In der Corona-Krise zeigt sich die Wirtschaft robust: Von allen 16 Bundesländern sinkt im Norden das Bruttoinlandsprodukt im ersten Halbjahr 2020 am geringsten. Minister Buchholz verweist auf die Wirtschaftsstruktur – und «ein Stückchen Glück».
Die rund 123.000 Unternehmen in Schleswig-Holstein haben die Corona-Krise im Vergleich zu den anderen Bundesländern bisher am besten verkraftet. Das Bruttoinlandsprodukt (BIP) ging im ersten Halbjahr 2020 im Vergleich zum Vorjahreszeitraum um 3,8 Prozent zurück, wie das Statistikamt Nord heute in Kiel mitteilte. Im Schnitt aller Bundesländer schrumpfte das BIP nach vorläufigen Berechnungen um 6,6 Prozent. Das größte Minus musste das Saarland verkraften mit 9,5 Prozent. Das exportorientierte Baden-Württemberg hatte ein Minus von 7,7 Prozent verbucht.
◇ ◇ ◇
> **Zu erledigen**
• 1. Worauf führt Minister Buchholz im Text über die Wirtschaft Schleswig-Holsteins in der Corona-Krise die Robustheit der Wirtschaft im Norden zurück?
• 2. Wie lautet der Satz „Das größte Minus musste das Saarland verkraften mit 9,5 Prozent.“ aus dem Text über die Wirtschaft Schleswig-Holsteins in der Corona-Krise auf Englisch?
• 3. Beantworte anhand des Textes über die Wirtschaft Schleswig-Holsteins in der Corona-Krise:
(a) Wie viele Unternehmen gibt es rund in Schleswig-Holstein?
(b) Um wie viel Prozent schrumpfte das BIP im Schnitt aller Bundesländer nach vorläufigen Berechnungen?
(c) Welches Minus verbuchte Baden-Württemberg?
◇ ◇ ◇
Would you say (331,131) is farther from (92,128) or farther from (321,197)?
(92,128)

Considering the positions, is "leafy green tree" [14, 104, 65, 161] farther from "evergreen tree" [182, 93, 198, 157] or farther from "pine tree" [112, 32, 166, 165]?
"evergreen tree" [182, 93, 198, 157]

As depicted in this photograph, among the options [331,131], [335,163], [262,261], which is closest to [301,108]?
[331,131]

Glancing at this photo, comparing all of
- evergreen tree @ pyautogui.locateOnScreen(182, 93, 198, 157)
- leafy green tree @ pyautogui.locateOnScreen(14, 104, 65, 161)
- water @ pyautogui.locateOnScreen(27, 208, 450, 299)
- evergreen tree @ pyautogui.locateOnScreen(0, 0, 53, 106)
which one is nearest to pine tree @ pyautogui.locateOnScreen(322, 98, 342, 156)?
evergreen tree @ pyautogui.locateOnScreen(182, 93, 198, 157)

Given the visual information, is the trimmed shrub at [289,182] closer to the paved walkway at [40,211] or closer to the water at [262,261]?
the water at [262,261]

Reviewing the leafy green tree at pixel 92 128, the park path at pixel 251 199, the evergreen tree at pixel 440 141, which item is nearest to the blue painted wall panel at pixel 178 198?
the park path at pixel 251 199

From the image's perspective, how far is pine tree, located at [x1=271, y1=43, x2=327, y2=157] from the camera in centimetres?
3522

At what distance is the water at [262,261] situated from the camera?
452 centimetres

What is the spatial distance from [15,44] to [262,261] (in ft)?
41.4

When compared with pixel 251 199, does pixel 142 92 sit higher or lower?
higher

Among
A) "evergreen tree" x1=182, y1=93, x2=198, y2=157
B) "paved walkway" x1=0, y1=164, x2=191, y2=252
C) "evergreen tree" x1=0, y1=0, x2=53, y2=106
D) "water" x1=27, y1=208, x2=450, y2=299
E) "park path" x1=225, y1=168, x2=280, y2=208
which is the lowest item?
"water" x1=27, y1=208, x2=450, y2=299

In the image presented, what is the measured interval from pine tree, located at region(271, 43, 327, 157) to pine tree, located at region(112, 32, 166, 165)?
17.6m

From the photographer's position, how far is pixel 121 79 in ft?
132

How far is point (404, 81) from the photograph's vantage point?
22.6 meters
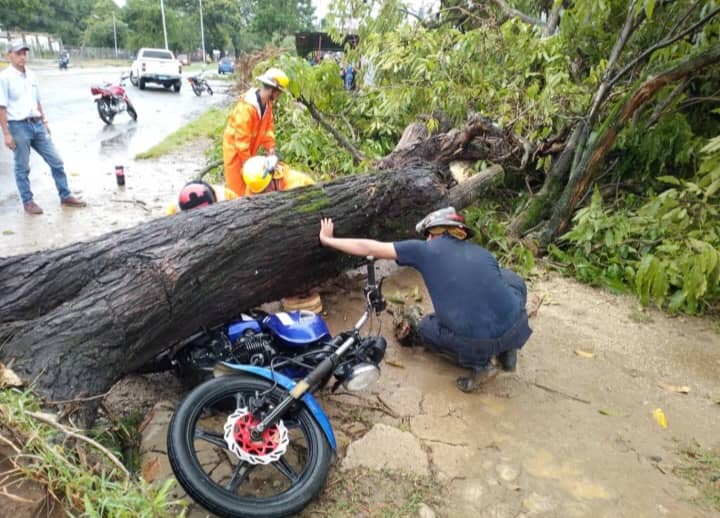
◇ ◇ ◇
> **Antworten je Aufgabe**
• 1. Minister Buchholz verweist auf die Wirtschaftsstruktur und auf «ein Stückchen Glück».

• 2. Saarland had to cope with the largest decline, at 9.5 percent.

• 3.
(a) Rund 123.000.
(b) Um 6,6 Prozent.
(c) Ein Minus von 7,7 Prozent.